PROMPT: All entries should be output exactly as they stand.

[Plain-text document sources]

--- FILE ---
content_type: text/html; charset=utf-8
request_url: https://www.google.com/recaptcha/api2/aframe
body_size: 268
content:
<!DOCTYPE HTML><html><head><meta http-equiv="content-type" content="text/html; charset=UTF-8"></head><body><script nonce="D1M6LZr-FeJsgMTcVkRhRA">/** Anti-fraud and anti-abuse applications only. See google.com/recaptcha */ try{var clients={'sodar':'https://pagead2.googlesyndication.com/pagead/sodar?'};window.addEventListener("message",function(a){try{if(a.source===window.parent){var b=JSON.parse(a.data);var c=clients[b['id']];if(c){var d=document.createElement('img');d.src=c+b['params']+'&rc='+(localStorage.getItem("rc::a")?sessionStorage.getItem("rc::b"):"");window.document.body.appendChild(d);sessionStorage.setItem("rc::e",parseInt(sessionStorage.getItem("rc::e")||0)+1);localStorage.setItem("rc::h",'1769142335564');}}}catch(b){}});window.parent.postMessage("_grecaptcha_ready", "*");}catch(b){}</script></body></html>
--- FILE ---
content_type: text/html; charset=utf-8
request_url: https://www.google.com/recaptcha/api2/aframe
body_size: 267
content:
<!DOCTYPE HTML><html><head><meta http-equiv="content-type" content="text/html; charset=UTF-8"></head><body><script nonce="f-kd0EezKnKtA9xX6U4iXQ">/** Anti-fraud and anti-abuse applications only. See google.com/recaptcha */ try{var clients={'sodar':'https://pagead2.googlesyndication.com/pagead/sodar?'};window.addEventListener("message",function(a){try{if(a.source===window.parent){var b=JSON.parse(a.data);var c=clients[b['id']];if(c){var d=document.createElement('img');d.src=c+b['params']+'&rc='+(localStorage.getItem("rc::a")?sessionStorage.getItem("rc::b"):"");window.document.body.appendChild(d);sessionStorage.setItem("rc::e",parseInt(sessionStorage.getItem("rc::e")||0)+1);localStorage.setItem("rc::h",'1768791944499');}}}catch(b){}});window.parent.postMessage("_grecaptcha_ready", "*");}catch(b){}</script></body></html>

SOLUTION TO THE PROBLEM:
--- FILE ---
content_type: text/html; charset=utf-8
request_url: https://www.google.com/recaptcha/api2/aframe
body_size: 268
content:
<!DOCTYPE HTML><html><head><meta http-equiv="content-type" content="text/html; charset=UTF-8"></head><body><script nonce="D1M6LZr-FeJsgMTcVkRhRA">/** Anti-fraud and anti-abuse applications only. See google.com/recaptcha */ try{var clients={'sodar':'https://pagead2.googlesyndication.com/pagead/sodar?'};window.addEventListener("message",function(a){try{if(a.source===window.parent){var b=JSON.parse(a.data);var c=clients[b['id']];if(c){var d=document.createElement('img');d.src=c+b['params']+'&rc='+(localStorage.getItem("rc::a")?sessionStorage.getItem("rc::b"):"");window.document.body.appendChild(d);sessionStorage.setItem("rc::e",parseInt(sessionStorage.getItem("rc::e")||0)+1);localStorage.setItem("rc::h",'1769142335564');}}}catch(b){}});window.parent.postMessage("_grecaptcha_ready", "*");}catch(b){}</script></body></html>
--- FILE ---
content_type: text/html; charset=utf-8
request_url: https://www.google.com/recaptcha/api2/aframe
body_size: 267
content:
<!DOCTYPE HTML><html><head><meta http-equiv="content-type" content="text/html; charset=UTF-8"></head><body><script nonce="f-kd0EezKnKtA9xX6U4iXQ">/** Anti-fraud and anti-abuse applications only. See google.com/recaptcha */ try{var clients={'sodar':'https://pagead2.googlesyndication.com/pagead/sodar?'};window.addEventListener("message",function(a){try{if(a.source===window.parent){var b=JSON.parse(a.data);var c=clients[b['id']];if(c){var d=document.createElement('img');d.src=c+b['params']+'&rc='+(localStorage.getItem("rc::a")?sessionStorage.getItem("rc::b"):"");window.document.body.appendChild(d);sessionStorage.setItem("rc::e",parseInt(sessionStorage.getItem("rc::e")||0)+1);localStorage.setItem("rc::h",'1768791944499');}}}catch(b){}});window.parent.postMessage("_grecaptcha_ready", "*");}catch(b){}</script></body></html>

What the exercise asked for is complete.